MySchizoBuddy - Friday, March 9, 2012 - link
"GPUs are pretty poor for general purpose HPC."tell that to the #2, #4 and #5 most powerful supercomputers in the world. I'm sure no one told them.
hooflung - Thursday, February 9, 2012 - link
I think I'd rather see some benchmarks based around Java EE6 and an appropriate container such as Jboss AS 7. I'd also like to see some Java 7 application benchmarks ( server oriented ).I'd also like to see some custom Java benchmarks using Akka library so we can see some Software transactional memory benchmarks. Possibly a node.js benchmark as well to see if these new technologies can scale.
What I've seen here is that the enterprise circa 2006 has a love hate relationship with AMD. I'd also like to see some benchmarks of the Intel vs AMD vs SPARC T4 in both virtualized and non virtualized J2EE environments. But this article does have some really interesting data.
jibberegg - Thursday, February 9, 2012 - link
Thanks for the great and informative article! Minor typo for you..."Using a PDU for accurate power measurements might same pretty insane"
should be
"Using a PDU for accurate power measurements might seem pretty insane"
phoenix_rizzen - Thursday, February 9, 2012 - link
MySQL has to be the absolute worst possible choice for testing multi-core CPUs (as evidenced in this review). It just doesn't scale beyond 4-8 cores, depending on CPU choice and MySQL version.A much better choice for "alternative SQL database" would be PostgreSQL. That at least scales to 32 cores (possibly more, but I've never seen a benchmark beyond 32). Not to mention it's a much better RDBMS than MySQL.
MySQL really is only a toy. The fact that many large websites run on top of MySQL doesn't change that fact.

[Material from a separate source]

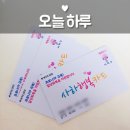 괴정4동 행정복지센터 이미지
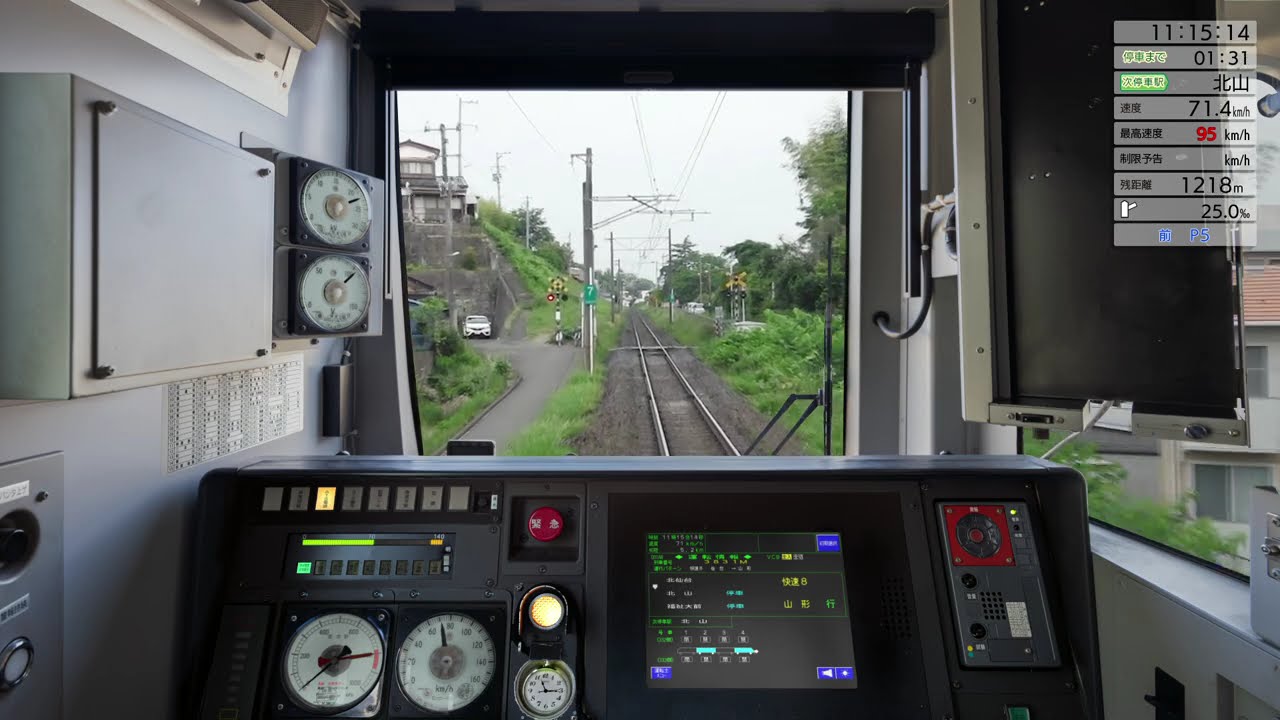 JR東日本トレインシミュレーター】仙山線 3831M（仙台→山形） - YouTube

PixyMisa - Friday, February 10, 2012 - link
This is a very good point. While it can be done, it's very fiddly to get MySQL to scale to many CPUs, much simpler to just shard the database and run multiple instances of MySQL. (And replication is single-threaded anyway, so if you manage to get one MySQL instance running with very high inserts/updates, you'll find replication can't keep up.)Same goes for MongoDB and, of course, Redis, which is single-threaded.
We have ten large Opteron servers running CentOS 6, five 32-core and five 48-core, and all our applications are sharded and virtualised at a point where the individual nodes still have room to scale. Since our applications are too large to run un-sharded anyway, and the e7 Xeons cost an absolute fortune, the Opteron was the way to go.
The only back-end software we've found that scales smoothly to large numbers of CPUs is written in Erlang - RabbitMQ, CouchDB, and Riak. We love RabbitMQ and use it everywhere; unfortunately, while CouchDB and Riak scale very nicely, they start out pretty darn slow.
We actually ran a couple of 40-core e7 Xeon systems for a few months, and they had some pretty serious performance problems for certain workloads too - where the same workload worked fine on either a dual X5670 or a quad Opteron. Working out why things don't scale is often more work than just fixing them so that they do; sometimes the only practical thing to do is know what platform works for what workload, and use the right hardware for the task at hand.
Having said all that, the MySQL results are still disappointing.
JohanAnandtech - Friday, February 10, 2012 - link
"It just doesn't scale beyond 4-8 cores, depending on CPU choice and MySQL version."You missed something: it does scale beyond 12 Xeon cores, and I estimate that scaling won't be bad until you go beyond 24 cores. I don't see why the current implementation of MySQL should be called a toy.
PostgreSQL: interesting several readers have told me this too. I hope it is true, because last time we test PostgreSQL was worse than the current MySQL.